* Task *
Please write out the section of the passage on ETFs and index investing starting at "Understanding how indexes" and ending at "proper ETF selection.".

* Selected extract *

........

ETFs and Index Investing
Most ETFs are designed to track published market indexes. Index investing offers several benefits, including lower costs than most active management strategies and performance that seeks to track a benchmark. You can also learn about the differences between ETFs and actively managed funds. In addition, index funds are broadly diversified since they typically hold all or many of the securities within the index. This gives you "instant" diversification that can help manage portfolio risk versus holding one or just a few individual stocks.
Understanding how indexes differ is important to selecting the most appropriate ETF diversification strategy for an investor's specific objectives. For example, The Russell 2000 Index, a widely followed small-cap index, includes companies with smaller capitalizations than those in the S&P SmallCap 600, another popular index for small company stocks. Differences in individual index constituents can also give rise to different sector [or country/geographic] exposures from one index to another. The transparency of index holdings, characteristics and construction methodologies helps to ensure proper ETF selection.

........

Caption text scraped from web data
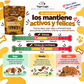 Tráquea Chips de Res Deshidratada para Perros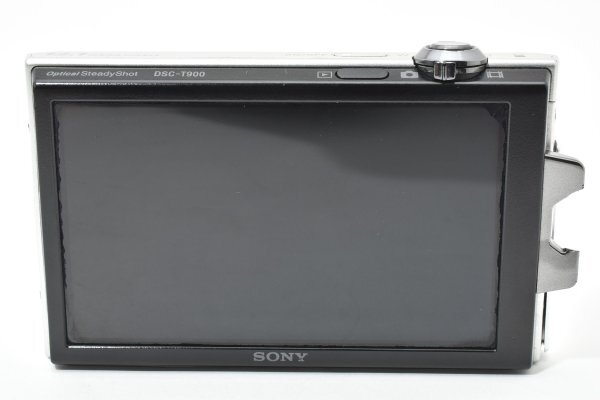 Sony CyberShot DSC-T900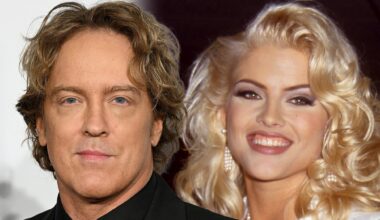 Anna Nicole's Baby Daddy Slams Her Biopic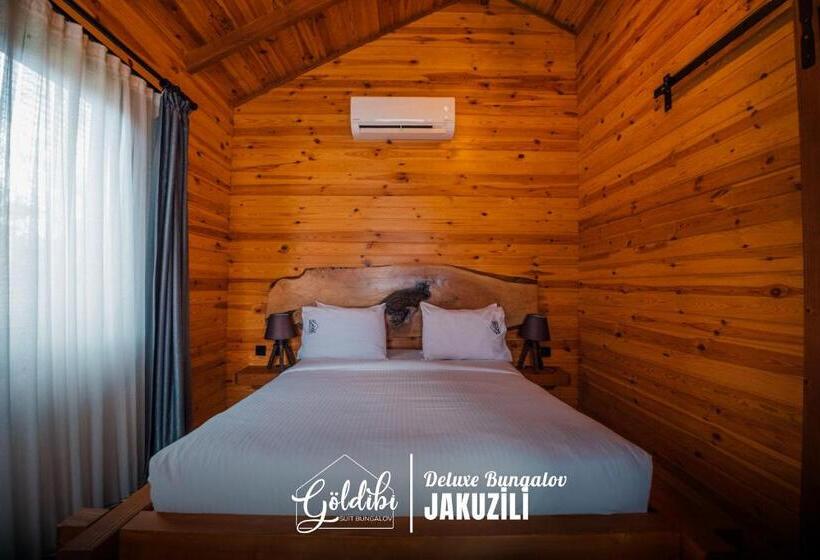 Номер Стандарт Вид на Озеро, Sapanca Göldibi Suit Bungalov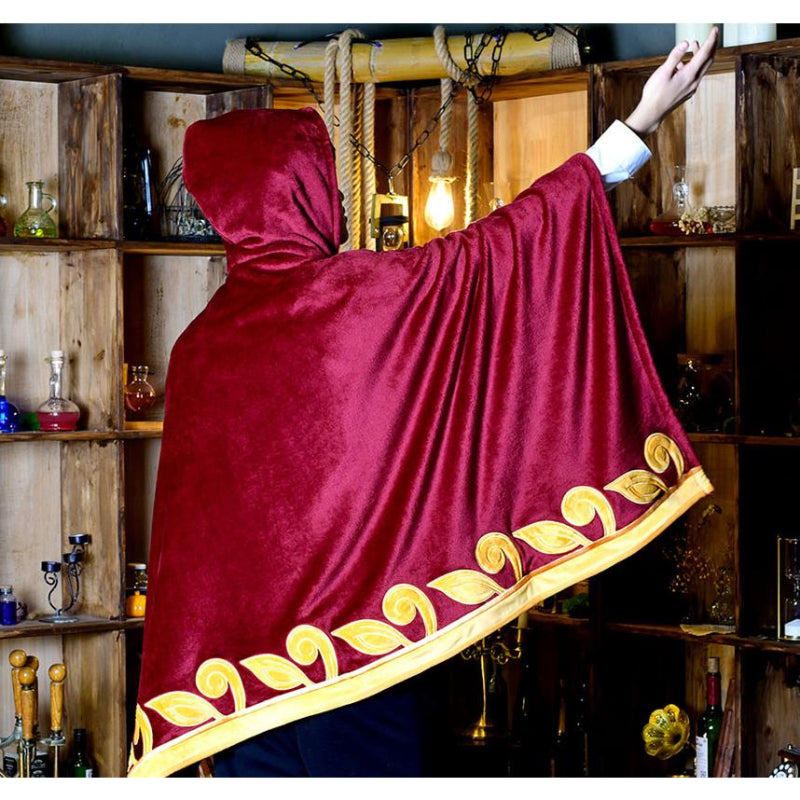 The Reason Why Raeliana Ended Up at the Duke's Mansion - Hooded Blanket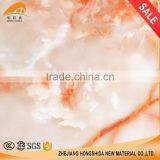 Cold Lamination Membrane Sheet Marble Design High Gloss Pvc Self Adhesive Film thumbnail-4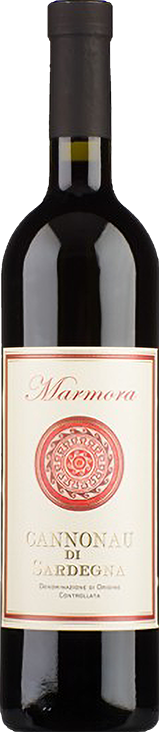 Cannonau Di Sardegna D.O.C. Marmora 2024 75cl MONTI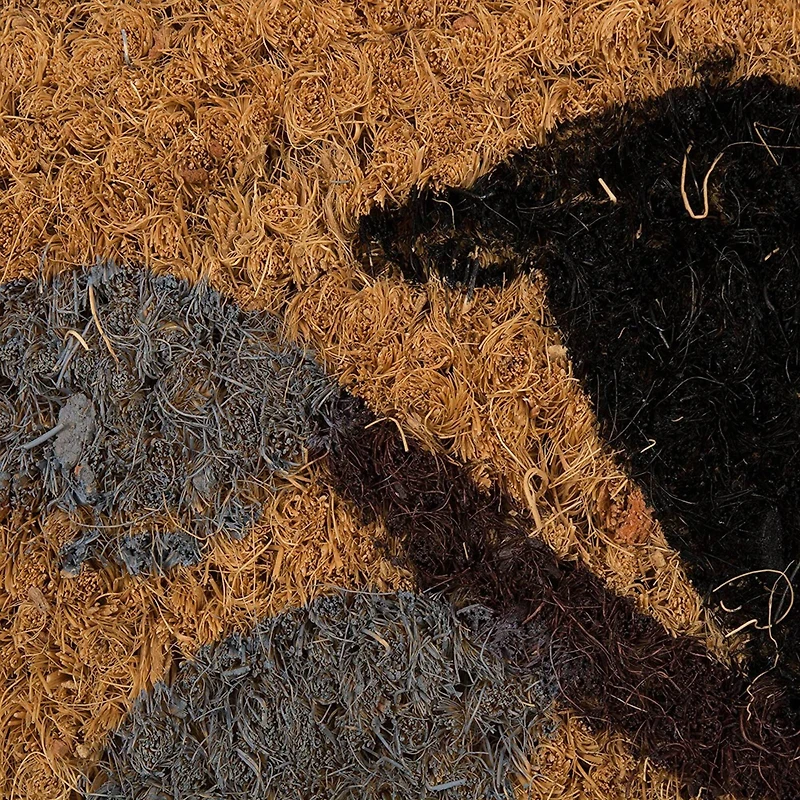 DII® J&M Birds Vinyl Back Coir Doormat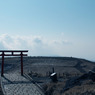 箱根神社　元宮　鳥居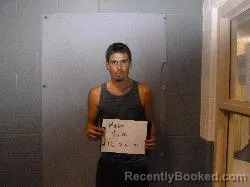 Mugshot of Michael Munoz booked in Bernalillo County, New Mexico on May 14, 2026
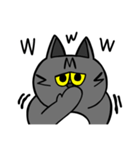 むごんのばきくん（個別スタンプ：12）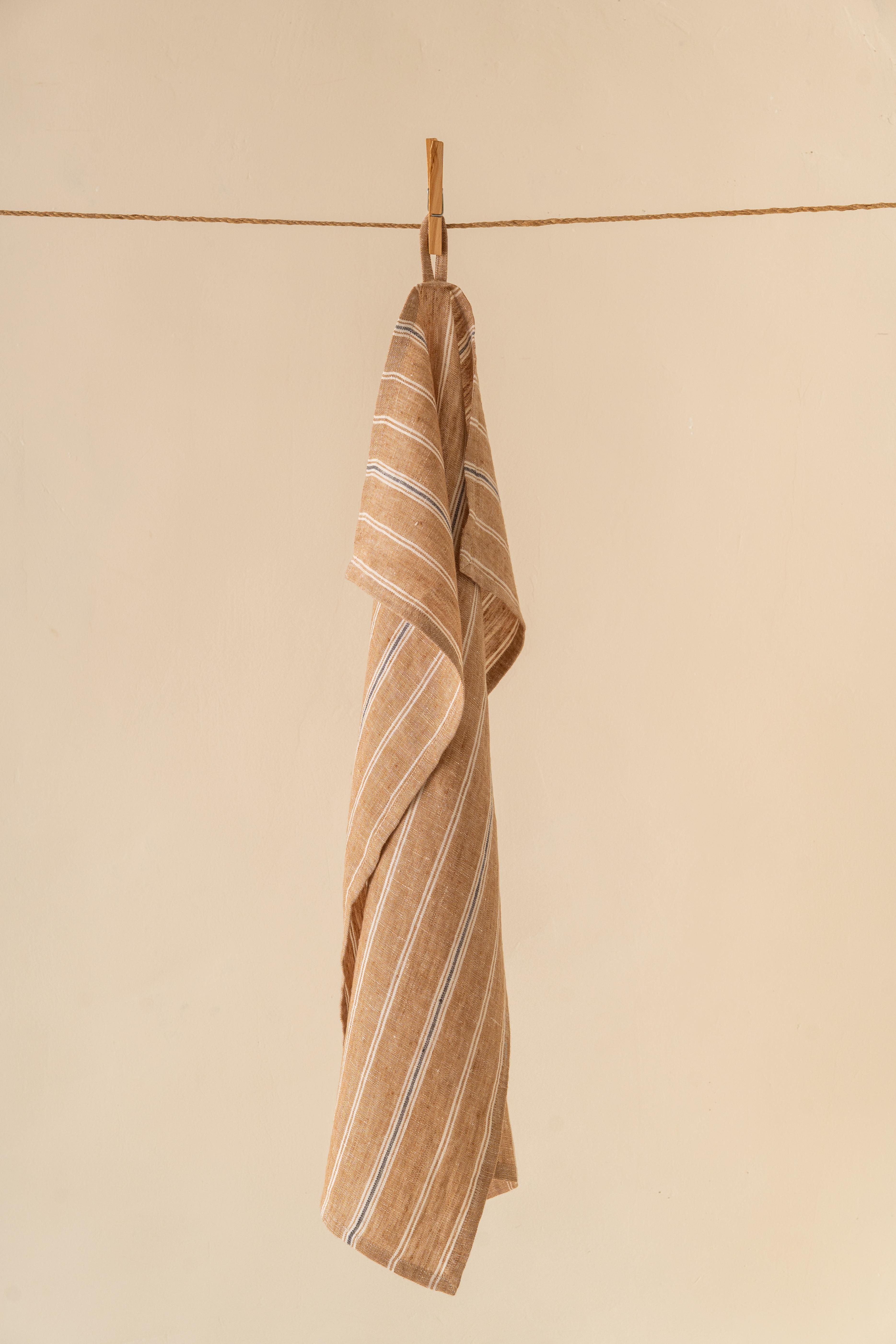 Linen Althea Kitchen Towel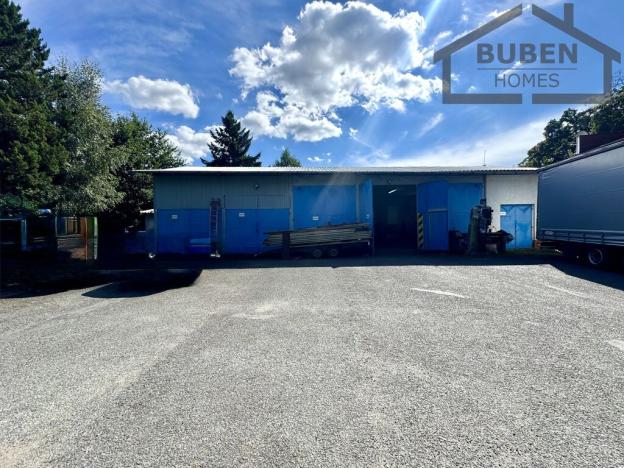 Prodej skladu, Planá, Plzeňská, 1060 m2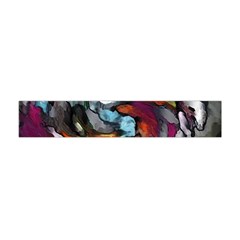 Abstract Art Flano Scarf (mini) by gasi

........

* Written reply *
Understanding how indexes differ is important to selecting the most appropriate ETF diversification strategy for an investor's specific objectives. For example, The Russell 2000 Index, a widely followed small-cap index, includes companies with smaller capitalizations than those in the S&P SmallCap 600, another popular index for small company stocks. Differences in individual index constituents can also give rise to different sector [or country/geographic] exposures from one index to another. The transparency of index holdings, characteristics and construction methodologies helps to ensure proper ETF selection.